▸ **ESTRATTO DELLA PAGINA**

━━━━━━━━━━━━━━━━

E' proprio la struttura di questa digressione dalle regole dell'umano consesso, che l'Autore discute e interpreta: e lo fa in uno scritto ibrido, che ricorda in piccolo il lavoro d'armonizzazione fra documento e stile intrapreso da Goretti e Giartosio, (*) ove si racconta e assieme s'indaga. Il lavoro culturale del Nostro allora s'impernia sul doppio-passo fra ricostruzione del viaggio di studio e scoperta effettuato da De Martino, e discesa dell'Autore (nel 2001) nel Salento, per confrontare il testo, e confrontarsi, con i feudi del tarantismo o quel che ne rimane; e culmina riferendo che "la taranta diventa il simbolo di un cattivo passato, là dove qualcosa ha subìto un blocco". (p. 73) Considerazione che Morino svolge su tre livelli: quello "macro", politico e sociale - il Sud condannato dalla storia a rimanere fermo, o al massimo in preda al falso movimento d'una superficiale messa a giorno (faraonici alberghi che annunciano convegni sulle nanotecnologie, ma che restano vuoti; ragazzi che parlano tra loro in italiano, ma inanellando fatuità; tutta una dotazione turistico-manageriale di locali e pub con annessa fauna acconcia, che della classe dirigente ha solo l'arroganza); quello "reattivo", per cui si paragona la danza all'emigrazione, entrambi movimenti coatti, originati dalla medesima crudezza della comunità verso i non-omogenei, gli eccentrici, i "quasi" e gli "oltre"; e infine lo stadio "interiore", nel quale il tarantismo viene a tradursi in un percorso freudiano classico: un trauma blocca lo sviluppo, e là ove potrebbe esserci memoria del fatto c'è il vuoto del rimosso ("la terra del rimosso"?) riempito dal sintomo. Inutile dire - si sarà capito - che la prima parte del processo corrisponde all'ontogenesi freudolenta dell'omosessualità. Sostiene Morino, coi conforti dal pieno teatro della statistica, che la corèa patologica riguarda le donne: nei casi (cinque, in tutto) colpisca uomini, l'Autore sospetta dunque siano omosessuali. Rilievo, questo specifico del sesso gay - ma da federarsi alla sessualità in genere -, che l'epoca di De Martino poteva forse intendere ma non manifestare, (p. 124 e p. 155) e che è la pièce de résistance dell'operina in questione.

━━━━━━━━━━━━━━━━

▸ **MATERIALE ELENCATO**
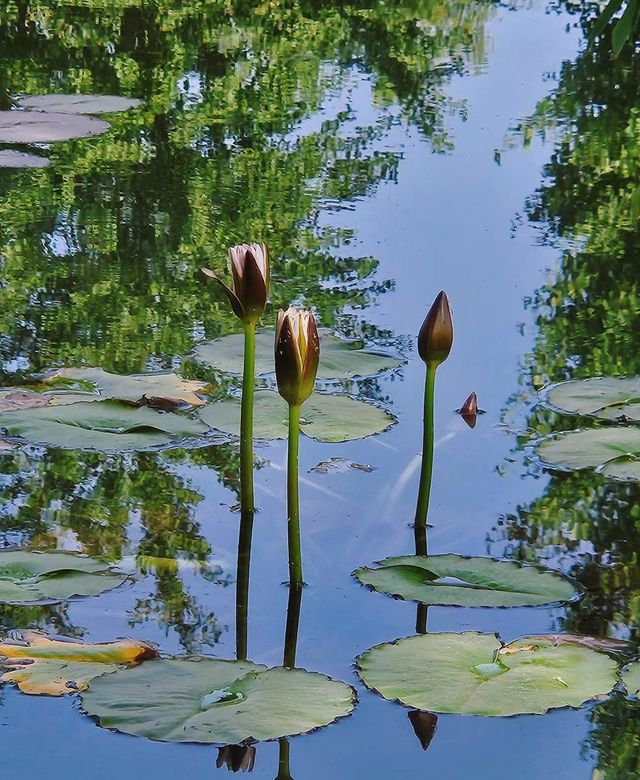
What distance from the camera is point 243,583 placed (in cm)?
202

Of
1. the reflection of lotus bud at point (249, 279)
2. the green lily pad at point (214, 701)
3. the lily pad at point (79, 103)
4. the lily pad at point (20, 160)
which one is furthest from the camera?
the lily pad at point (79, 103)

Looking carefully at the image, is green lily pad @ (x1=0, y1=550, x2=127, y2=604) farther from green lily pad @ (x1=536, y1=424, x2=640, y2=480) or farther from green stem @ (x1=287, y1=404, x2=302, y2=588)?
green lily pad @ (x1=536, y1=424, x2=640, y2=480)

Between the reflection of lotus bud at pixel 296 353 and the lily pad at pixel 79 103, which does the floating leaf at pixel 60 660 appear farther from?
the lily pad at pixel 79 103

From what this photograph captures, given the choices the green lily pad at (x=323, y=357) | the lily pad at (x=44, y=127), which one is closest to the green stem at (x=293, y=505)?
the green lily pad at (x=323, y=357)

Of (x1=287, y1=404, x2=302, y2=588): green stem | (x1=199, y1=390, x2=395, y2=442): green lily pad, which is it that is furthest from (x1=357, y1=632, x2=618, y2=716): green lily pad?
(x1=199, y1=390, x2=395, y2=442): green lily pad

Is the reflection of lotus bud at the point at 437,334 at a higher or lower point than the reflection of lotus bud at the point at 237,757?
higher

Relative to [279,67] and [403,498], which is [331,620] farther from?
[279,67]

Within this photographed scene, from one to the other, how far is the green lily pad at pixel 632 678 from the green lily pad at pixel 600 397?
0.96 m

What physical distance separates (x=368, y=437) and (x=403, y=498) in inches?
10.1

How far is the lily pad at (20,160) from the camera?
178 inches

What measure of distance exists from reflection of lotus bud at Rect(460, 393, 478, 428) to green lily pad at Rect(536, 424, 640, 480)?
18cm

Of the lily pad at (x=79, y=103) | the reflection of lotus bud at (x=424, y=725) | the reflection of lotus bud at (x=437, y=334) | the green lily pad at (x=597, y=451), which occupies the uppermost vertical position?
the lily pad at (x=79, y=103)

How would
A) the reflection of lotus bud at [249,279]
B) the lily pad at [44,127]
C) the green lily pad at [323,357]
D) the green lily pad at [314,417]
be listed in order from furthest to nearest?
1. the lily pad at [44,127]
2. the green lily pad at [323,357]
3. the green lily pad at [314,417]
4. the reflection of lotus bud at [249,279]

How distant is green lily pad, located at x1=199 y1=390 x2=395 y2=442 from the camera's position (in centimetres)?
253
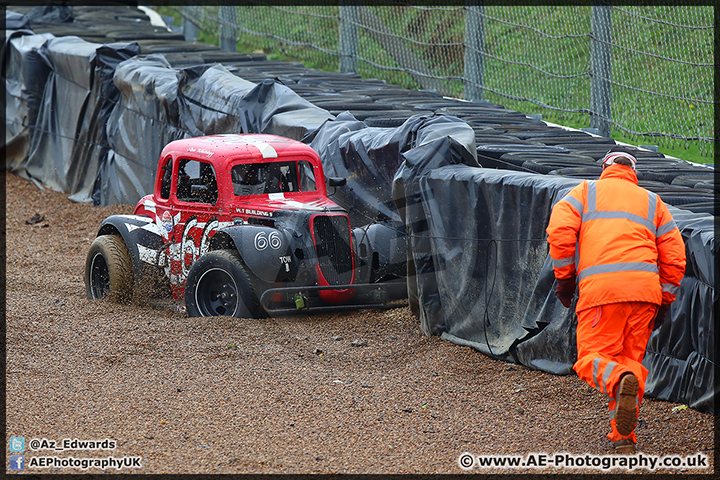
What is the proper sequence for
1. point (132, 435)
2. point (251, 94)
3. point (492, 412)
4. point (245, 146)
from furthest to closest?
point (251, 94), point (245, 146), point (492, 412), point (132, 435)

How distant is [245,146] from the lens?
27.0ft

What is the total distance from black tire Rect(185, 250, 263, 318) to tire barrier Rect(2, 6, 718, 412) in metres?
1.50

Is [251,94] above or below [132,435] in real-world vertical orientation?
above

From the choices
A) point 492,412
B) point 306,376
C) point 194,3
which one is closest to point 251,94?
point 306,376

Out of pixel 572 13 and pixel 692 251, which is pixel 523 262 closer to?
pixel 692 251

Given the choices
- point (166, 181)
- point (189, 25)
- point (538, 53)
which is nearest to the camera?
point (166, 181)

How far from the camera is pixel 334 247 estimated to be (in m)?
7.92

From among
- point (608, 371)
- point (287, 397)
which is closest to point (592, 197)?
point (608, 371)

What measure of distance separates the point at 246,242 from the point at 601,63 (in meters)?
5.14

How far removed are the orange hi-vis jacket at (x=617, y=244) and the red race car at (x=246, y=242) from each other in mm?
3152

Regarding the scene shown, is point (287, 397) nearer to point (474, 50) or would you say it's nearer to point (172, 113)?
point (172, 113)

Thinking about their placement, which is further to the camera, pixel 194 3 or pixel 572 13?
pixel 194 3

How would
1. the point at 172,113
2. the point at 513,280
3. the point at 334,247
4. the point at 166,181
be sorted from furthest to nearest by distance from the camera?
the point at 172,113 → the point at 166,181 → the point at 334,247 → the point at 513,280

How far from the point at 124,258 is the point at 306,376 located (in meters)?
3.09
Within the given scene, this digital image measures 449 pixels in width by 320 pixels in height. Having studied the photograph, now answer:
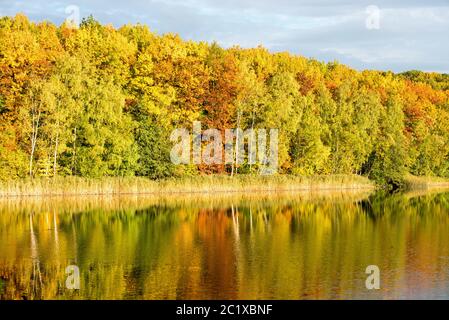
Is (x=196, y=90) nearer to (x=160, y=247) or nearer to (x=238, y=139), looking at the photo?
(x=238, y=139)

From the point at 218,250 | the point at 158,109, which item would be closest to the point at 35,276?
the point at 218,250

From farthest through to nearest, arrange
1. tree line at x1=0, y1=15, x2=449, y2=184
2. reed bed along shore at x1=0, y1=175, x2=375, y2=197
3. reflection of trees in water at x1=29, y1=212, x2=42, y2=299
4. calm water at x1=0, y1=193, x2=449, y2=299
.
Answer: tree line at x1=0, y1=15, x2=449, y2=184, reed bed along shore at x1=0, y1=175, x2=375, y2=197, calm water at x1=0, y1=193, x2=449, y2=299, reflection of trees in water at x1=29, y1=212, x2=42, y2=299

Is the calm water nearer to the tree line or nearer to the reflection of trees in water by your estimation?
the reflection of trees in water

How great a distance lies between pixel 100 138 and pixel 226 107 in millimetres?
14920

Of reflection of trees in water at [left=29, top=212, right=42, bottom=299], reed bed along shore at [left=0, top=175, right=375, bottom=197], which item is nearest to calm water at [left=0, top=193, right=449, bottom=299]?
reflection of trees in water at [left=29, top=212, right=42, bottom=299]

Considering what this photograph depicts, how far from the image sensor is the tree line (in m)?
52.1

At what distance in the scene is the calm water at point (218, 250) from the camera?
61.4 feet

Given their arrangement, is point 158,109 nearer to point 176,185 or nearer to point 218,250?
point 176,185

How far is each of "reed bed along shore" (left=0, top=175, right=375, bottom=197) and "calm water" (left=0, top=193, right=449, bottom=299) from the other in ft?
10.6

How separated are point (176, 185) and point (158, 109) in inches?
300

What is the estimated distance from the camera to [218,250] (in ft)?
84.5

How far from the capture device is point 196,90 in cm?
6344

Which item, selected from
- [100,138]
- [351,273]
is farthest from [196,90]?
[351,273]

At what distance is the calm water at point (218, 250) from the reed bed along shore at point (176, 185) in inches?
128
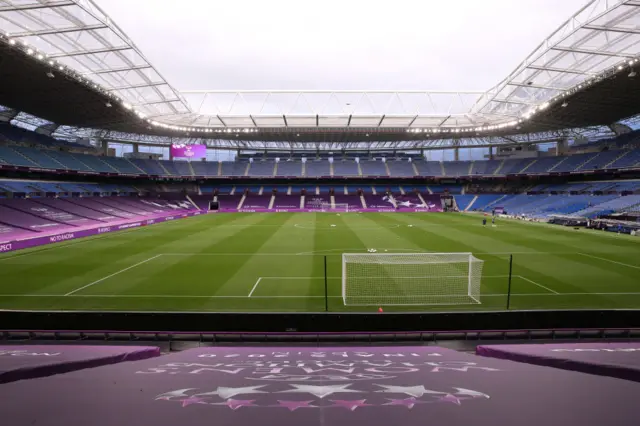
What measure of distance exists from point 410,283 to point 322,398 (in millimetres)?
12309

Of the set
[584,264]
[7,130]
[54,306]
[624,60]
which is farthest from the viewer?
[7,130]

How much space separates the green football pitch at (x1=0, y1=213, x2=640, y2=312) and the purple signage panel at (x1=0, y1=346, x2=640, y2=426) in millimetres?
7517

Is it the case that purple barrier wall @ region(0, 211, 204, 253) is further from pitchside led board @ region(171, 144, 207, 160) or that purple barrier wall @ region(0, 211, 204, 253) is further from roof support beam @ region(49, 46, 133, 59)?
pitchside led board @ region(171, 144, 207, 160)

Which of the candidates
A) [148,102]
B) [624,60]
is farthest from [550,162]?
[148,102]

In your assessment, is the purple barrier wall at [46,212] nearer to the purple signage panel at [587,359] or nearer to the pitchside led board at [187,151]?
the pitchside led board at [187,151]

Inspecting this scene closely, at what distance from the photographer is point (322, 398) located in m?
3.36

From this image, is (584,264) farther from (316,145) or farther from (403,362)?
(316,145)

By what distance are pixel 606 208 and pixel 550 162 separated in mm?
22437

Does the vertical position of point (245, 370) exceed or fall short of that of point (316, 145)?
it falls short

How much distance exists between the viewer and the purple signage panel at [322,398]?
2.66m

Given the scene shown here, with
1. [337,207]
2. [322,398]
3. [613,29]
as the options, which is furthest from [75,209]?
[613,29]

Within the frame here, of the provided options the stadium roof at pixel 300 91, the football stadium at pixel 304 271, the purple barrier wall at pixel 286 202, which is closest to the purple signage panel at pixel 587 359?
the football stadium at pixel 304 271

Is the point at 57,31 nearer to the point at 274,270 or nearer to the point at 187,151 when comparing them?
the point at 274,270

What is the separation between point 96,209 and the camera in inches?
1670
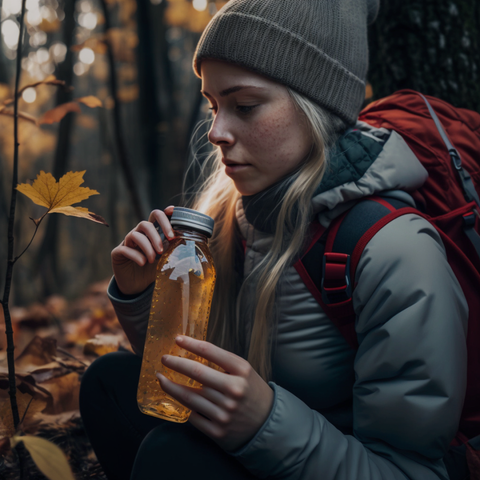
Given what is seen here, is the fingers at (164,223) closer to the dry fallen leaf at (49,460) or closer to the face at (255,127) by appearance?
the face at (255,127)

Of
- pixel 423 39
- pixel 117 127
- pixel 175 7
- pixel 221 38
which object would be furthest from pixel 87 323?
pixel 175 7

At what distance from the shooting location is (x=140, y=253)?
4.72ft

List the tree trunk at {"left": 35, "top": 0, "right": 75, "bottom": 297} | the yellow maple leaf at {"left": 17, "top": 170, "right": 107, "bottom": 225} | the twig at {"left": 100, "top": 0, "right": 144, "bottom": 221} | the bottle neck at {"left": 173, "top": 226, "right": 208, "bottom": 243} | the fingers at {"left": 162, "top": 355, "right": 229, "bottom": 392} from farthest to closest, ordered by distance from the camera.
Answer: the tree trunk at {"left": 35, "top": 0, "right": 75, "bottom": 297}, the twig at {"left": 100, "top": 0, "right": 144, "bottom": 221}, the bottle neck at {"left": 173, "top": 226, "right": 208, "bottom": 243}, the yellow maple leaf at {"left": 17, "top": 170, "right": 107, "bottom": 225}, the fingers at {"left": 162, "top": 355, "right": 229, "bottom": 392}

━━━━━━━━━━━━━━━━

▸ **COSA FARE**
Puoi ricopiare per intero il brano sul tarantismo, senza cambiare neanche una parola? Il materiale elencato è distinto e non ha legami con il brano.

▸ **RISPOSTA**
E' proprio la struttura di questa digressione dalle regole dell'umano consesso, che l'Autore discute e interpreta: e lo fa in uno scritto ibrido, che ricorda in piccolo il lavoro d'armonizzazione fra documento e stile intrapreso da Goretti e Giartosio, (*) ove si racconta e assieme s'indaga. Il lavoro culturale del Nostro allora s'impernia sul doppio-passo fra ricostruzione del viaggio di studio e scoperta effettuato da De Martino, e discesa dell'Autore (nel 2001) nel Salento, per confrontare il testo, e confrontarsi, con i feudi del tarantismo o quel che ne rimane; e culmina riferendo che "la taranta diventa il simbolo di un cattivo passato, là dove qualcosa ha subìto un blocco". (p. 73) Considerazione che Morino svolge su tre livelli: quello "macro", politico e sociale - il Sud condannato dalla storia a rimanere fermo, o al massimo in preda al falso movimento d'una superficiale messa a giorno (faraonici alberghi che annunciano convegni sulle nanotecnologie, ma che restano vuoti; ragazzi che parlano tra loro in italiano, ma inanellando fatuità; tutta una dotazione turistico-manageriale di locali e pub con annessa fauna acconcia, che della classe dirigente ha solo l'arroganza); quello "reattivo", per cui si paragona la danza all'emigrazione, entrambi movimenti coatti, originati dalla medesima crudezza della comunità verso i non-omogenei, gli eccentrici, i "quasi" e gli "oltre"; e infine lo stadio "interiore", nel quale il tarantismo viene a tradursi in un percorso freudiano classico: un trauma blocca lo sviluppo, e là ove potrebbe esserci memoria del fatto c'è il vuoto del rimosso ("la terra del rimosso"?) riempito dal sintomo. Inutile dire - si sarà capito - che la prima parte del processo corrisponde all'ontogenesi freudolenta dell'omosessualità. Sostiene Morino, coi conforti dal pieno teatro della statistica, che la corèa patologica riguarda le donne: nei casi (cinque, in tutto) colpisca uomini, l'Autore sospetta dunque siano omosessuali. Rilievo, questo specifico del sesso gay - ma da federarsi alla sessualità in genere -, che l'epoca di De Martino poteva forse intendere ma non manifestare, (p. 124 e p. 155) e che è la pièce de résistance dell'operina in questione.